Abstract

In this outstanding and deftly written synthesis, The Information Revolution in Early Modern Europe, Paul Dover places paper at the heart of “the information revolution in early modern Europe.” An earlier generation of scholarship, chiefly inspired by groundbreaking works by Lucian Febvre and Henri-Jean Martin (L’Apparition du livre, 1958) and Elizabeth Eisenstein (The Printing Press as an Agent of Change, 1980), located in the rise of print and the material object of the book the signal transformations that defined the media landscape of early modern Europe.

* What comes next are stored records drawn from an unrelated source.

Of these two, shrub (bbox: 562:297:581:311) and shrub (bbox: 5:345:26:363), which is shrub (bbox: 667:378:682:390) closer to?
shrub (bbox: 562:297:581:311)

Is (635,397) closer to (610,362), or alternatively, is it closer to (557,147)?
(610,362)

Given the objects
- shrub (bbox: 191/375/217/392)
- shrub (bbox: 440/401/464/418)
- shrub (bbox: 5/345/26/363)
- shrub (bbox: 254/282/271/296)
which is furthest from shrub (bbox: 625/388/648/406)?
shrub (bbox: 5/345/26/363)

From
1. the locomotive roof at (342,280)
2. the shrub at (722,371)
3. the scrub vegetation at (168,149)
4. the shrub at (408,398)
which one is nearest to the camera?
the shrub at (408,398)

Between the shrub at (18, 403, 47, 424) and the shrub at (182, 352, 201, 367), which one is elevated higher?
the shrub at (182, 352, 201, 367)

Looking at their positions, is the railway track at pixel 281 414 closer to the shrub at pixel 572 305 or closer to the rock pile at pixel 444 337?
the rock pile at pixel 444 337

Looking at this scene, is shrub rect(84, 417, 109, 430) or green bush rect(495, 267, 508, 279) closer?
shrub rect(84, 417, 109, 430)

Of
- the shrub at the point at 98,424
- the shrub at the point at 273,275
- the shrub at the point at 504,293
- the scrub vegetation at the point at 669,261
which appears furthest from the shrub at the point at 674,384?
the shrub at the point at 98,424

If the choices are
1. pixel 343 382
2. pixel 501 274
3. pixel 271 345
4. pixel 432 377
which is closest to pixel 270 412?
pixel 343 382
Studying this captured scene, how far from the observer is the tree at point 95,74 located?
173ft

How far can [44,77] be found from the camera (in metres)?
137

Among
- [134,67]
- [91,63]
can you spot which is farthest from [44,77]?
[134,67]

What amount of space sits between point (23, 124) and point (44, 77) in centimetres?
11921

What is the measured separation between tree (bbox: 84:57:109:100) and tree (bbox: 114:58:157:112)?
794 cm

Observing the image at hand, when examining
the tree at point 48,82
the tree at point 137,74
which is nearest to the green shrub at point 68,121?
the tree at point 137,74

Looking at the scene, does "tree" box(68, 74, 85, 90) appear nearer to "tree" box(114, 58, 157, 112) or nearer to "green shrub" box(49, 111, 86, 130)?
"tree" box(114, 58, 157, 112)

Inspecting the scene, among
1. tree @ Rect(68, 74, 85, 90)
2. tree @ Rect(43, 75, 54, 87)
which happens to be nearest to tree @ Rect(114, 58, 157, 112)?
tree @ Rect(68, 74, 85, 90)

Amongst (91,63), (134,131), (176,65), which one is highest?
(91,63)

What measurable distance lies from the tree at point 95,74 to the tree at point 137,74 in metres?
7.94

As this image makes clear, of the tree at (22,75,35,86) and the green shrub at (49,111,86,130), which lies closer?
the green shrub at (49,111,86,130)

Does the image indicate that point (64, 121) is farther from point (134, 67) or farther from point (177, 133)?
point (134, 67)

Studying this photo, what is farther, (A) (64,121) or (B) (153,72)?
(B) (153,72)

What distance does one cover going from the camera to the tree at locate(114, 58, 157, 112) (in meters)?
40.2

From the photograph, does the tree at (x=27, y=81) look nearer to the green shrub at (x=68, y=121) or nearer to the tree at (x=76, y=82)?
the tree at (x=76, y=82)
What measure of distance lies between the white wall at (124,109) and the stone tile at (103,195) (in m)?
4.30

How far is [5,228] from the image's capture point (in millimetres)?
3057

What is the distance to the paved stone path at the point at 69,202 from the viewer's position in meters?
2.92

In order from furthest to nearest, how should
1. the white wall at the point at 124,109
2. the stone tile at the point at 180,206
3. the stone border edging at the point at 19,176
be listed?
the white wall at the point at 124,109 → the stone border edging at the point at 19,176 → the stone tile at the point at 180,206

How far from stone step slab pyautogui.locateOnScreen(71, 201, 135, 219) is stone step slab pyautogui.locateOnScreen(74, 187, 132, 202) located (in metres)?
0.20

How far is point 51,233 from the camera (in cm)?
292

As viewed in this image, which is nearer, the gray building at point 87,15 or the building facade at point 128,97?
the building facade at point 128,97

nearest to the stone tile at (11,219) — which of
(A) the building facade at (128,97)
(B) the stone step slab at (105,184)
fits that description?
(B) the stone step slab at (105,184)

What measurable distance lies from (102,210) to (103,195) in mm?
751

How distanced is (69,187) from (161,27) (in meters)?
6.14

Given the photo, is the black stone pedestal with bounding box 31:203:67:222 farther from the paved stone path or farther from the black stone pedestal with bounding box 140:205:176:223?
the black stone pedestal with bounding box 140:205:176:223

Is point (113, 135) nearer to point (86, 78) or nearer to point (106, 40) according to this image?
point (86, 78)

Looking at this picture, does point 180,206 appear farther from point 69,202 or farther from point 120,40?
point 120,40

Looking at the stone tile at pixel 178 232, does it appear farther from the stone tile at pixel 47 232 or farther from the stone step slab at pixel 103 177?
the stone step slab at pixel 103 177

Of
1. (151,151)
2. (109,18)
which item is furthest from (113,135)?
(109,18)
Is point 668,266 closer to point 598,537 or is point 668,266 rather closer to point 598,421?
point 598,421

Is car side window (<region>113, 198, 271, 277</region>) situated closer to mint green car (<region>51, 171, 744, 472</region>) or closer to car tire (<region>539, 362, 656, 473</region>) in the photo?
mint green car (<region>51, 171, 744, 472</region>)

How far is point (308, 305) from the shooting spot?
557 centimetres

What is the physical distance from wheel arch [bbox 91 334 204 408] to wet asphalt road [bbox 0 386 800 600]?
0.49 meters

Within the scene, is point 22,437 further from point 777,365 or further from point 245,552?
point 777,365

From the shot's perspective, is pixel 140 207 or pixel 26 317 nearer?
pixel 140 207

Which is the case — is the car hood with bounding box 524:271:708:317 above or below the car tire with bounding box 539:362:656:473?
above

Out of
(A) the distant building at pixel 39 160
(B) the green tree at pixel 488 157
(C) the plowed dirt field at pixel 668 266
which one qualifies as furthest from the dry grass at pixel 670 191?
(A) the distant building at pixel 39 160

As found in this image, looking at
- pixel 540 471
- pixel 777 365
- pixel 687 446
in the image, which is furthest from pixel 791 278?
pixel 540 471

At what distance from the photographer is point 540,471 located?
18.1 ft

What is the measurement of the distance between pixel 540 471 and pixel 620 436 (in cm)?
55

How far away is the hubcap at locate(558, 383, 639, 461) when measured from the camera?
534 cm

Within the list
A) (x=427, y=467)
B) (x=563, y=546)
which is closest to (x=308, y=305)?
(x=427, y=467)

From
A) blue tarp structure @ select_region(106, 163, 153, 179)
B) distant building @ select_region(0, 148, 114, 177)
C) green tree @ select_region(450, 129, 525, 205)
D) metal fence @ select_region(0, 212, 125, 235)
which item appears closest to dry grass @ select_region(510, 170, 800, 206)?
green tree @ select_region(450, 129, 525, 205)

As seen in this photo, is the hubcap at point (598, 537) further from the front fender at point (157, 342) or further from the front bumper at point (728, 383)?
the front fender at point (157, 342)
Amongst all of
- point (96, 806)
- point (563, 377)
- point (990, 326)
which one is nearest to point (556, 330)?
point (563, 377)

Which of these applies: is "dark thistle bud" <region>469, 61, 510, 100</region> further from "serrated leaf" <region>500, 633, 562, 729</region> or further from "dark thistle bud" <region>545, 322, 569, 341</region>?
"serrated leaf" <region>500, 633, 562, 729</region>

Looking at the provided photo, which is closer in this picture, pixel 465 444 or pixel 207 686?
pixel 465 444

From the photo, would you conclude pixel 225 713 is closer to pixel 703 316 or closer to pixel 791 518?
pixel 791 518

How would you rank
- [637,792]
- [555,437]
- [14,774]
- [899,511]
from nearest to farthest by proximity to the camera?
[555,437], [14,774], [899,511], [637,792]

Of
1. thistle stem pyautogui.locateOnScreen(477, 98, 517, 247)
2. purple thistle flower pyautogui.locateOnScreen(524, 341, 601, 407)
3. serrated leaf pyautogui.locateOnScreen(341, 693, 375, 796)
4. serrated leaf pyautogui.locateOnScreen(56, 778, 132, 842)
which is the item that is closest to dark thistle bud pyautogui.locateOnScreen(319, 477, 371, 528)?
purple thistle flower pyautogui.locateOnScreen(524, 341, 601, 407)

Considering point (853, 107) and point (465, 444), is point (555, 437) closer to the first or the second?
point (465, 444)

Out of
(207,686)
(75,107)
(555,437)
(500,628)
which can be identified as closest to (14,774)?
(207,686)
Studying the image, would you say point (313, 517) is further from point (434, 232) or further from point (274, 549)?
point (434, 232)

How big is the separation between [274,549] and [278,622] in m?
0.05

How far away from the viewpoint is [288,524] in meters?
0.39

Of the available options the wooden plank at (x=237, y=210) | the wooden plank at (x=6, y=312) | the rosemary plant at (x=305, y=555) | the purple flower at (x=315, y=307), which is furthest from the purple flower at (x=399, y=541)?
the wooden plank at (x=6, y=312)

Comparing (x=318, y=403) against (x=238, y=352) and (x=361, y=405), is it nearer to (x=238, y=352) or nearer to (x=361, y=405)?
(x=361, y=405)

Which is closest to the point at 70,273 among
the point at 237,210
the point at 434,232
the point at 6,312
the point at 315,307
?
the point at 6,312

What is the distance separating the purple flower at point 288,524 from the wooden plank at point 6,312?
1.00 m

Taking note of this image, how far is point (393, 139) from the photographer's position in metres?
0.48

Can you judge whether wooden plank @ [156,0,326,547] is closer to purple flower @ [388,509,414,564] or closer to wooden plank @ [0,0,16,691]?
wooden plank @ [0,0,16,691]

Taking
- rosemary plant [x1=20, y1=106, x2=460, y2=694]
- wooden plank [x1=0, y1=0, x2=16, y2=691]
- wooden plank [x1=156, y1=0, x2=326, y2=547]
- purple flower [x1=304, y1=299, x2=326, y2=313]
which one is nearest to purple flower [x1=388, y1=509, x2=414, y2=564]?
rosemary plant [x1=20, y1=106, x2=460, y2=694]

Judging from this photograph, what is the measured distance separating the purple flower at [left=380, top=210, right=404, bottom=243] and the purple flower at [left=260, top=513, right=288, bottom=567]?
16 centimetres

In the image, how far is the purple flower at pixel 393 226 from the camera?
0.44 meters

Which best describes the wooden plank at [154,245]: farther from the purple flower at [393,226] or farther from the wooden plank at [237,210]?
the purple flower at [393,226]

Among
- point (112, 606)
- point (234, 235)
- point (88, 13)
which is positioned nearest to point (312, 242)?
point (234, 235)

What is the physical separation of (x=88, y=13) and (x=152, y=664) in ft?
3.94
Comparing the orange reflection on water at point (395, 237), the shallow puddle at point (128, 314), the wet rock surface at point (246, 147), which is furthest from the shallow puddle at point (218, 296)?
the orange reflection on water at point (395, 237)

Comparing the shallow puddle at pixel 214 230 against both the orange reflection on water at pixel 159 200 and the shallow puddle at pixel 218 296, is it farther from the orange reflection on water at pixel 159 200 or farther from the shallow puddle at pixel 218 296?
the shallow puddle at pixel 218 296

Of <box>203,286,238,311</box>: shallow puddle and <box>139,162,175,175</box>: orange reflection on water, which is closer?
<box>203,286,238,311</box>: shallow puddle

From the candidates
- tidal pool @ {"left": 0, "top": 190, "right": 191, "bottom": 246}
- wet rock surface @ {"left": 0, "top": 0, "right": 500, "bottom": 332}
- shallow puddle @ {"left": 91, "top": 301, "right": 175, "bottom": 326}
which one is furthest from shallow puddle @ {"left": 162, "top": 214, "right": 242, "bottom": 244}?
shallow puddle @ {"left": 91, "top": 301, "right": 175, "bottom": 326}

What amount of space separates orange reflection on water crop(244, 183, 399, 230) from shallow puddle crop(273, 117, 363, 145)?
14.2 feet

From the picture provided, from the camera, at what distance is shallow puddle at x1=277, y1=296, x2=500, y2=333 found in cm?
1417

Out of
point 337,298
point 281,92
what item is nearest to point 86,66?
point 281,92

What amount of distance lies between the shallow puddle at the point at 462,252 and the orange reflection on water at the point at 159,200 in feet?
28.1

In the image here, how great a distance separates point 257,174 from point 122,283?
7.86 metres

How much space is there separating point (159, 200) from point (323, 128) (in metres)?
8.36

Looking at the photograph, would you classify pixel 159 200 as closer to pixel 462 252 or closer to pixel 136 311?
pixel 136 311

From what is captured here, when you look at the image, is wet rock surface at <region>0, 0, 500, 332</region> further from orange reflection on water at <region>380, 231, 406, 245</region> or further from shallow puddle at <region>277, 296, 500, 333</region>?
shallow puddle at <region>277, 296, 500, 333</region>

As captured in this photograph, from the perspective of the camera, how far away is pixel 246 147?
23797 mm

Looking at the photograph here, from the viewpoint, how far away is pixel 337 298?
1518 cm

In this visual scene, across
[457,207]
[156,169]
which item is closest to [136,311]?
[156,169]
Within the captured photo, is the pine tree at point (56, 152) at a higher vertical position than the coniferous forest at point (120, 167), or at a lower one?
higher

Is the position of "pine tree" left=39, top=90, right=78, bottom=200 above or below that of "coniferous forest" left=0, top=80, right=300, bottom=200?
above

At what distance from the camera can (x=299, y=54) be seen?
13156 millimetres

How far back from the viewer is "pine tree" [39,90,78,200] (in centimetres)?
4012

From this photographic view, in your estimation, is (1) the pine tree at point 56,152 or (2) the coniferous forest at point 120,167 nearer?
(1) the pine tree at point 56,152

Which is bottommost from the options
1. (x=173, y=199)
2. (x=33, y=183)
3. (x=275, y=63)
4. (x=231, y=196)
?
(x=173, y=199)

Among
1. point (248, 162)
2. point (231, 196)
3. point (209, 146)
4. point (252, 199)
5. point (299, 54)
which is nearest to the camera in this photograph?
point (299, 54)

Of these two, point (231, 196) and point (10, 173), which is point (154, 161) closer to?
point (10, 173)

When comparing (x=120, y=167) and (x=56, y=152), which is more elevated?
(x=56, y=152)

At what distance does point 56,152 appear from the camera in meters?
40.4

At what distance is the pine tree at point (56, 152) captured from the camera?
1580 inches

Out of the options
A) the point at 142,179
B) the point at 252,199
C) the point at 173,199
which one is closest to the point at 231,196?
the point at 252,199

Dover builds upon more recent research on topics such as archival practices, state formation, and political economy to emphasize instead the importance of paper as a substrate of communicative and preservative practice across early modern European societies. Paper’s importance as a medium, the author argues, was the underlying development that enabled information—its creation, circulation, and preservation both in print and non-print forms—to become a fundamental facet of life in early modern Europe. Drawing on scholarship in five languages, Dover brilliantly brings together a variety of adjacent historiographies on the structural transformations of the early modern period—the expansion of commerce, the origins of the fiscal-military state, and the rise of print itself—and demonstrates how paper’s expansive availability in Europe from the end of the medieval period provided the underlying condition for these developments.